═══ Entries shown

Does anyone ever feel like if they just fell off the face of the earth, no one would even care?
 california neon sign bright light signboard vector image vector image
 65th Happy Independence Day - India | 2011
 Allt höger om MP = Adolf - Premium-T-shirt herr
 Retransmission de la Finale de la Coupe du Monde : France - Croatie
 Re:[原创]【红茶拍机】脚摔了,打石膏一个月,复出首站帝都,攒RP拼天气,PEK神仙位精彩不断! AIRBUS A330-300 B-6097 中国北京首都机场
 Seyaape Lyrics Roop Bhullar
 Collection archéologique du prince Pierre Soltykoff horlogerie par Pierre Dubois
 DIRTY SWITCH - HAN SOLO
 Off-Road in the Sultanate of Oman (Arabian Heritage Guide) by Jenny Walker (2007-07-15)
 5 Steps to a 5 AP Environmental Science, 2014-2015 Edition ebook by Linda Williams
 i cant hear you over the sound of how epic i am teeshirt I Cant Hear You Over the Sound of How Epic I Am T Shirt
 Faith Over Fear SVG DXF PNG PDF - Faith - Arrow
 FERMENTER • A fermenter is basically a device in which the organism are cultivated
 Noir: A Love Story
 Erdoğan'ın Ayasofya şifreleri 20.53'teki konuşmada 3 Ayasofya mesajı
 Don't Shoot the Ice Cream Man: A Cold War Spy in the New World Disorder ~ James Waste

══════

Exercise -> Take every line above that includes "Over" and list it.

Finished task ->
 i cant hear you over the sound of how epic i am teeshirt I Cant Hear You Over the Sound of How Epic I Am T Shirt
 Faith Over Fear SVG DXF PNG PDF - Faith - Arrow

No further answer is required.